It will be the size of 450 football pitches or the equivalent of 2 Hyde Parks and it’s set to be the biggest solar farm in the UK up till now, providing power for over a hundred thousand homes. If it gets built, of course.
Head to the north Kent coast, just down from the Isle of Sheppey and you’ll find the potential location for Cleve Hill Solar Park.
A proposal was made for the site back in November and because it’s so large there are some hurdles to overcome before anything gets the go ahead. Firstly, because of the sheer size, it’s the first solar energy farm in the UK to be designated as a NSIP or Nationally Significant Infrastructure Project. What does that mean? It has to be signed off by the Government and in particular the Department of Business, Energy and Industrial Strategy, currently run by Secretary of State Greg Clark.
There are also more than a few detractors who are worried about the impact the huge site is going to have on local wildlife. Nearby is the South Swale Nature Reserve and Kent Wildlife Trust has already raised concerns. According to the Trust:
“While we are not opposed to solar farms, and indeed are supportive of initiatives to reduce human reliance on fossil fuel energy generation, we are concerned about the potential impacts from this proposal on the internationally important habitats and wildlife in this area.”

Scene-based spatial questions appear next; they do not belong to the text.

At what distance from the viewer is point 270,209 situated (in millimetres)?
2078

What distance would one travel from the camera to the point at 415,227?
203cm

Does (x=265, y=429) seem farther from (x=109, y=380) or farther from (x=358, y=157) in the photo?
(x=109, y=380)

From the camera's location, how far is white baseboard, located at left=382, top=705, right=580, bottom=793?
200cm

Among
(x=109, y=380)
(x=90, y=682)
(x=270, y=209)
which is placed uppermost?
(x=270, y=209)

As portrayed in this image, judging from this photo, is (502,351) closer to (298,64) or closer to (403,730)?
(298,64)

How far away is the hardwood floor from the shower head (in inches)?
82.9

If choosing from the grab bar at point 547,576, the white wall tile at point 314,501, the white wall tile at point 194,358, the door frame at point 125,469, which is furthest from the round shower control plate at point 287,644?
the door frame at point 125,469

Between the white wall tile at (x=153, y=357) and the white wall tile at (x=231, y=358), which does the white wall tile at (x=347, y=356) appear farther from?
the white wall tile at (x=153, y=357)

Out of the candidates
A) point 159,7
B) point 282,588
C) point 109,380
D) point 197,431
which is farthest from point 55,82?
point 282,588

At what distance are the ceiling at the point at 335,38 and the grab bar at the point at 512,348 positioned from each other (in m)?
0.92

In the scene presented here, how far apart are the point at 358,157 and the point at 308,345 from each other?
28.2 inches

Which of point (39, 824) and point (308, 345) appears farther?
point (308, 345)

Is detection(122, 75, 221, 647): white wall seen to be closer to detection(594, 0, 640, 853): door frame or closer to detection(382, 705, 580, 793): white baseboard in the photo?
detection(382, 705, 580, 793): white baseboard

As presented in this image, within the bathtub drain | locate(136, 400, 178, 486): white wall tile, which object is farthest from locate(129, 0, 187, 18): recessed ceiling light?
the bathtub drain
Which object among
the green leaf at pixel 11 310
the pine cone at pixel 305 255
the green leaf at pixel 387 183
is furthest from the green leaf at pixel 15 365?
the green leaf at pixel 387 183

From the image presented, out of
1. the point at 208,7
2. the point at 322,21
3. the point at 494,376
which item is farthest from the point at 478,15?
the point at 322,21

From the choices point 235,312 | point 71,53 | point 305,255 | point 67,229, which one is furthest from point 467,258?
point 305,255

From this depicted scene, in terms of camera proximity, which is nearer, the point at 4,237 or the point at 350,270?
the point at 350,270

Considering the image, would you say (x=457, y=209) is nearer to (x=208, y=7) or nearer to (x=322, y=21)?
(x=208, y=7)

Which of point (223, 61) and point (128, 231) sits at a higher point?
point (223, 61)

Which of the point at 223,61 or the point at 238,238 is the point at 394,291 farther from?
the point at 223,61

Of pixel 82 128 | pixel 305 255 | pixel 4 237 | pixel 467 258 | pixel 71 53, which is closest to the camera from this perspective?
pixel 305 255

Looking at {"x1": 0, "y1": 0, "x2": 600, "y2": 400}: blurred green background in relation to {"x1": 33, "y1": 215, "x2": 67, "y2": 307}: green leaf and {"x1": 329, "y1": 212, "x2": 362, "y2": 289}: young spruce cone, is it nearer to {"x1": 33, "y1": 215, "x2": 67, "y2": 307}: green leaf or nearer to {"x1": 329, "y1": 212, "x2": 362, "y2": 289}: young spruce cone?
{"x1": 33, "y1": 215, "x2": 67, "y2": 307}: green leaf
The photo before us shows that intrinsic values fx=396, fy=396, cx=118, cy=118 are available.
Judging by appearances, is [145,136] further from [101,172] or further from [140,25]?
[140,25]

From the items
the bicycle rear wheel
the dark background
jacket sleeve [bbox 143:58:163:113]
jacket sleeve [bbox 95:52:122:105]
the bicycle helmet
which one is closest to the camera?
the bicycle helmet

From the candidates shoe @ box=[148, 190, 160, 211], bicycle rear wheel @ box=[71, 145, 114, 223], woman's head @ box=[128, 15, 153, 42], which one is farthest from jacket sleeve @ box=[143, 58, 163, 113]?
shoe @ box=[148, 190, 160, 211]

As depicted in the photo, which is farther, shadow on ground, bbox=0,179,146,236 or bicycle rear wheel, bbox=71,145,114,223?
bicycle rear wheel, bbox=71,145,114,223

That could mean there will be legal challenges once the full details of the solar farm construction are made publicly available.
It’s estimated that the new farm would have five times the capacity of any other in the UK and is seen as a welcome boost to an industry that has had its fair share of hurdles to get over recently. The farm is a collaboration between Hive Energy and Wirsol Energy and is also notable because it would be the first such installation to be built without the aid of Government subsidies. That in itself should warrant everyone in the UK backing it.
The sheer size of the project will mean that there is now going to be a lengthy consultation period and a series of events will be held throughout February 2018 to inform local interests. On their part, the companies involved in setting up the project believe that the new solar farm will bring a large number of benefits to the local region not least by generating income of around £1 million a year which will be used to improved amenities. The companies have also anticipated a potential appeal because of the impact on wildlife by introducing a dedicated mitigation area to protect bird species. Whether this will be enough to satisfy the Kent Wildlife Trust remains to be seen.
According to Hugh Brennan from Hive:
“The Cleve Hill Solar Park is a pioneering scheme that aims to optimise the technological developments in solar energy. Our ambition is to deliver the first non-subsidised renewables project of this scale, delivering low cost, clean, home-grown energy to power UK households.”
It’s also hoped that the installation at Cleve Hill will also utilise the latest battery storage technology with the help of Xero Energy, an energy consultancy firm based in Glasgow.